Oddly, the instance-id and hostname properties are being set just fine on boot. Here is my user-data, I’m passing the same public key from the below user-data to the “public-keys” property above:

#cloud-config
chpasswd:
  list: |
    ubuntu:<generic pass>
  expire: False
users:
  - name: admin
    gecos: admin
    ssh_authorized_keys:
      - <pubkey>
    groups: sudo, users, admin
    shell: /bin/bash
    sudo: ["ALL=(ALL:ALL) NOPASSWD:ALL"]
disable_root: true
package_upgrade: true
packages:
  - open-vm-tools

So the flow is: pass user-data from vapp properties > creates admin user with allowed key > private key used to ssh auth. But after it boots to the prompt, it errors with: “Packer experienced an authentication error when trying to connect via SSH.” I started the day today with the complete opposite setup, where there were no keys involved at all; using passwords-only, with the same result. I wasn’t able to log in on the console with either the default user or my created account using the default & my created passwords.

Once the instance is booted, Packer will wait ~6mins before giving up.
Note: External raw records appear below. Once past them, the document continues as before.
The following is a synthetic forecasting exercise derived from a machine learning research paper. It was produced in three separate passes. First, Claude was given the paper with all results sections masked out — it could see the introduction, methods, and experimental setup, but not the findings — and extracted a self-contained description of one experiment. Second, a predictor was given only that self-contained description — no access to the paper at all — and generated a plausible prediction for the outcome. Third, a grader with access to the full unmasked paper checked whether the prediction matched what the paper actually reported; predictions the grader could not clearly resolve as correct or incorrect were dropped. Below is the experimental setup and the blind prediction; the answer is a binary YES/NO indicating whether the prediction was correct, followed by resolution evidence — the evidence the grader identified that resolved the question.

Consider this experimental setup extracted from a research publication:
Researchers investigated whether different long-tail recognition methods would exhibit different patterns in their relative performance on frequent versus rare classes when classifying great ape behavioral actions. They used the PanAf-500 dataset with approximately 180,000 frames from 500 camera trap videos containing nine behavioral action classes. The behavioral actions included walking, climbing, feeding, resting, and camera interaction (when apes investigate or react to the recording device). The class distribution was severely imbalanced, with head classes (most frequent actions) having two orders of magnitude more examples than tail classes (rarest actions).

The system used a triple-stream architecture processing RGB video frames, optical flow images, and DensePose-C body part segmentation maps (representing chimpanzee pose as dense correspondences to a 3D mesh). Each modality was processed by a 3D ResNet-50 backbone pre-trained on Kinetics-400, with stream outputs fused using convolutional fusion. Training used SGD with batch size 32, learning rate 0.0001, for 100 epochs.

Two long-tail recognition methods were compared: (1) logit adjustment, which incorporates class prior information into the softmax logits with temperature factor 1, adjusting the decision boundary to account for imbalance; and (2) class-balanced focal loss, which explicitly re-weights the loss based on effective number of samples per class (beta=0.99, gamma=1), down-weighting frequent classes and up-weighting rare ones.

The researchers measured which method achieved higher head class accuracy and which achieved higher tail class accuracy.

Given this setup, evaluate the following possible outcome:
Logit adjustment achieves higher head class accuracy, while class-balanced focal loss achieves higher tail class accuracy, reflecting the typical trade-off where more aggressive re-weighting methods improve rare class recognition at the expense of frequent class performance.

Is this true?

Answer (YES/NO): YES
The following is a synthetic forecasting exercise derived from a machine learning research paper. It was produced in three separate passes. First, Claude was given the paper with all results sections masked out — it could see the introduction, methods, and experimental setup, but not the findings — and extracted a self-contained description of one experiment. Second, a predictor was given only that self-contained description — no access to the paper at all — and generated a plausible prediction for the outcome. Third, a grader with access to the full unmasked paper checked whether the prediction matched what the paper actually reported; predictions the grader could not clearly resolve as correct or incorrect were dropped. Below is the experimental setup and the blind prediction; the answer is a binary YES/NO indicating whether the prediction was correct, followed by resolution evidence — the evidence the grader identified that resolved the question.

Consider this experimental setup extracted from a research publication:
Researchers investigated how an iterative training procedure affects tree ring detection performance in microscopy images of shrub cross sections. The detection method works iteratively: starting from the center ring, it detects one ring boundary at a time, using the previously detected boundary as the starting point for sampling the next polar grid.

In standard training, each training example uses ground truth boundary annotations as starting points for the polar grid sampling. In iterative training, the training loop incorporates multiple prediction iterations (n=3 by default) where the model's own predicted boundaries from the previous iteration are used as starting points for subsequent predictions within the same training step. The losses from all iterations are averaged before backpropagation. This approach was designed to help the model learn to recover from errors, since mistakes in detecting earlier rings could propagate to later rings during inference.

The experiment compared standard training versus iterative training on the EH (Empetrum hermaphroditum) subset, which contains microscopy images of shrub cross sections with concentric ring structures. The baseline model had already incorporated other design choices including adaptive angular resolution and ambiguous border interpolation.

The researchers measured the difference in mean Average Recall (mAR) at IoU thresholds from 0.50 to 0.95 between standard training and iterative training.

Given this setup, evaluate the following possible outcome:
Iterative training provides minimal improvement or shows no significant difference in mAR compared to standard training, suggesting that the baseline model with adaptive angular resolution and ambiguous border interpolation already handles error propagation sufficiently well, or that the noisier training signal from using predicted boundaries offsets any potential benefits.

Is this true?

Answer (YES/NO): NO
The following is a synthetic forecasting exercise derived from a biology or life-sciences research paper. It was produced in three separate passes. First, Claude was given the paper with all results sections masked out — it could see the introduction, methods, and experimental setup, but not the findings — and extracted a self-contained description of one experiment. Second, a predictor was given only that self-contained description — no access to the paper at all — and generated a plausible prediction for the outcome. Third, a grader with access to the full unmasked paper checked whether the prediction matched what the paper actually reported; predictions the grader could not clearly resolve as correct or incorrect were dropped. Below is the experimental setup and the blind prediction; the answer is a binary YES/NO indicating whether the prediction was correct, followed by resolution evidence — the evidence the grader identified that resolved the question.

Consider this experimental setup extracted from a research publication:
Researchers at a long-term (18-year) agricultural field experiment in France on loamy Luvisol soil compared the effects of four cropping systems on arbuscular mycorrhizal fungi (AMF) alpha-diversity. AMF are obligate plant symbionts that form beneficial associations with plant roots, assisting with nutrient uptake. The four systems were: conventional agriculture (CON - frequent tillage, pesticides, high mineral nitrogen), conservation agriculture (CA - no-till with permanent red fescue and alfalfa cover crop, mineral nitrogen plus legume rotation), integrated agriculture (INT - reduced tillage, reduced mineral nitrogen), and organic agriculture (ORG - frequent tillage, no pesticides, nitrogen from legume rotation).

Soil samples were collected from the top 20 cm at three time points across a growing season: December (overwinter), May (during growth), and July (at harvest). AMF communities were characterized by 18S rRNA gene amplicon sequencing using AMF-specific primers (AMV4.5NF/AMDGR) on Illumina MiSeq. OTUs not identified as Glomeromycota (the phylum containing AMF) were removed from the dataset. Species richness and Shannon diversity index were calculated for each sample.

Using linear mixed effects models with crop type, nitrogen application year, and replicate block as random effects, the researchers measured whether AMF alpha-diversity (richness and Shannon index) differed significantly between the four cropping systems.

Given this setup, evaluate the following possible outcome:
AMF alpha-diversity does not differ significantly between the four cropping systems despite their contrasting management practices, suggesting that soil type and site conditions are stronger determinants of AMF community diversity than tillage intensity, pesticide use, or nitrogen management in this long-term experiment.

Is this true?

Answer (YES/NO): NO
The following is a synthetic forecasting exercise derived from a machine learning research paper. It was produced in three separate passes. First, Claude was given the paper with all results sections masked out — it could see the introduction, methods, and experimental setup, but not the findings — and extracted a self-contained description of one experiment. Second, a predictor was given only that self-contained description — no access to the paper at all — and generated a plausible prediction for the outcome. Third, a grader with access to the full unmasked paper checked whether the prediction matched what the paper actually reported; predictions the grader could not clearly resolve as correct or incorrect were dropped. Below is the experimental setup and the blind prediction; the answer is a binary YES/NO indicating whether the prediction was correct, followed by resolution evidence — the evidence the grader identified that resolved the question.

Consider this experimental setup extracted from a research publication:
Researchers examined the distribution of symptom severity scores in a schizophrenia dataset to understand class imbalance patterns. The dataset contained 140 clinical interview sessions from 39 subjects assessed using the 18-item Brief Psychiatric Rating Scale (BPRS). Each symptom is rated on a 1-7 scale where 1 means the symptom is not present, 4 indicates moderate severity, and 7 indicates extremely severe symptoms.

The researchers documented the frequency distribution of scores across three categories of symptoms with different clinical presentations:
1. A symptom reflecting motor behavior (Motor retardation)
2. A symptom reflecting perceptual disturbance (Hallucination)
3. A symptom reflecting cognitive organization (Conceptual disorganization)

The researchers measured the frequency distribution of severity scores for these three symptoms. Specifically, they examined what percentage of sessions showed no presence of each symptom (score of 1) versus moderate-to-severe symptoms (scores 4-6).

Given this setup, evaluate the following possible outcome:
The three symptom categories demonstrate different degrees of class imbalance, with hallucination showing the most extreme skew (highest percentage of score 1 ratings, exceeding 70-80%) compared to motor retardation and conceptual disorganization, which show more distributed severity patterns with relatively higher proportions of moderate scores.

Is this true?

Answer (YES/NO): NO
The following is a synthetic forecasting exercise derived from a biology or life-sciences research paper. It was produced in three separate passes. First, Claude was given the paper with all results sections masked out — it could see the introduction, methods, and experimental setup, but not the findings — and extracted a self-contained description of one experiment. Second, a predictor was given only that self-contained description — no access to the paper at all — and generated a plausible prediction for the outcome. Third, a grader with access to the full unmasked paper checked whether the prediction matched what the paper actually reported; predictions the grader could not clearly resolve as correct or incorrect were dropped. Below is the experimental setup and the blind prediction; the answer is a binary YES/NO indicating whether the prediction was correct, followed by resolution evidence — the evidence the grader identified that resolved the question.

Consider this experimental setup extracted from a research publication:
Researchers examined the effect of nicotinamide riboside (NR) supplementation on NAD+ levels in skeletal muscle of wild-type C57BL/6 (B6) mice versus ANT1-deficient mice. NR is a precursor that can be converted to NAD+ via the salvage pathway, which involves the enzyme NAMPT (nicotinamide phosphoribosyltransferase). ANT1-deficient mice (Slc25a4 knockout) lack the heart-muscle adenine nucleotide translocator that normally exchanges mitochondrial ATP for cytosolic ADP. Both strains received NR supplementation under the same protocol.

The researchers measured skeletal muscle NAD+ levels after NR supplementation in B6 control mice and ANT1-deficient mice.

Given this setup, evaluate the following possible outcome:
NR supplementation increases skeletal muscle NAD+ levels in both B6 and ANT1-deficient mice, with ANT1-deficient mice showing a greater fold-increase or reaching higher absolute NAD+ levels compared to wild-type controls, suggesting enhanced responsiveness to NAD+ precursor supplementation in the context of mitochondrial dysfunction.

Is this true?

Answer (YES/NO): NO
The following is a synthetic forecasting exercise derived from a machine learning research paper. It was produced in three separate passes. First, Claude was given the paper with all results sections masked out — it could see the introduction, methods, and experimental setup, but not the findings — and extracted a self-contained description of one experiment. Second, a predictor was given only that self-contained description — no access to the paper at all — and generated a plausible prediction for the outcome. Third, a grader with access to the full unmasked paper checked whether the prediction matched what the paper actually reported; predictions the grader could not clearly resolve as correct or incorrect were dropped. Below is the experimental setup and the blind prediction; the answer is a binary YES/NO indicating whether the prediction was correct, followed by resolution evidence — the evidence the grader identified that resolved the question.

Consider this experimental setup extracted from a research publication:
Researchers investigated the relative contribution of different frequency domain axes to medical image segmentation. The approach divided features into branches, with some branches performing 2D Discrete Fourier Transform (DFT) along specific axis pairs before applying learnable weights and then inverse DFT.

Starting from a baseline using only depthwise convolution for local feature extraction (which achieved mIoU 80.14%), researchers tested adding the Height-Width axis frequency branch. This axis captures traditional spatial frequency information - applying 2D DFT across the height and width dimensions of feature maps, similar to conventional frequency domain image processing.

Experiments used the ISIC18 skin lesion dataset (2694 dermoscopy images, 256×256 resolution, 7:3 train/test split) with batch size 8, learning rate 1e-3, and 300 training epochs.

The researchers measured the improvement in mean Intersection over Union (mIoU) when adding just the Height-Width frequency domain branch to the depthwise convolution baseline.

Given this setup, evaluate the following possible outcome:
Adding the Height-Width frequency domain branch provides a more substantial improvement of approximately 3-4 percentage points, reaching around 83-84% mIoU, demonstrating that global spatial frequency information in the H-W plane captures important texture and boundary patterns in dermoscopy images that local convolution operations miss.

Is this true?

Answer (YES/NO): NO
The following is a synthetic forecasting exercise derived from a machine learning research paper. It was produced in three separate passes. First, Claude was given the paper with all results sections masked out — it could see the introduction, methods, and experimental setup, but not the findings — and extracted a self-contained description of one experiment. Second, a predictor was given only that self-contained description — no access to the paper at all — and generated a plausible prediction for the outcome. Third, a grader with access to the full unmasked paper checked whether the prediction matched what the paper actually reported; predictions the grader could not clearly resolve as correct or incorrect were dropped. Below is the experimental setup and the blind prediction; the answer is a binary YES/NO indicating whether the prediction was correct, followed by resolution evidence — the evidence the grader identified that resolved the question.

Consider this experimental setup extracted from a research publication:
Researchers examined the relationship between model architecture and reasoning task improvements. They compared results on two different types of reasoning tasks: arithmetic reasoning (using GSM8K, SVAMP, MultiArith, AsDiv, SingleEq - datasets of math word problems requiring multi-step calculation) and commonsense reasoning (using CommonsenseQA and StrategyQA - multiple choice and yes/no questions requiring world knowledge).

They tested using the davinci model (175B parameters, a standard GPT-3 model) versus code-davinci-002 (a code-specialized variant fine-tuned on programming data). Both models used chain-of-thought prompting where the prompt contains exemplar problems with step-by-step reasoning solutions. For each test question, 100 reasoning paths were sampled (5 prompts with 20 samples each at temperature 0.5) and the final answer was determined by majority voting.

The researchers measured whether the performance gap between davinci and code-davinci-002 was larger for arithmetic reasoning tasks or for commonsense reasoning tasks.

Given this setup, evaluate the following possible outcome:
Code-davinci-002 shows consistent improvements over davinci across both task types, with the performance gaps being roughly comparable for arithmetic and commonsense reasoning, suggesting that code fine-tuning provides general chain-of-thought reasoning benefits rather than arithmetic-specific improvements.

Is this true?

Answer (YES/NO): NO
In that time, I’ve tried to ssh to the instance manually, using the same private key & both the default (“ubuntu”) & my created “admin” account. I get the, “Permission denied (publickey)” error immediately.

Command used for building is as follows:

packer build -only "*.ubuntu-20" -var vm_name=ubuntu-20-test -var-file <contains vcenter vars> templates/ubuntu.pkr.hcl

Where the vcenter password and ssh_private_key_file values exist as environment variables.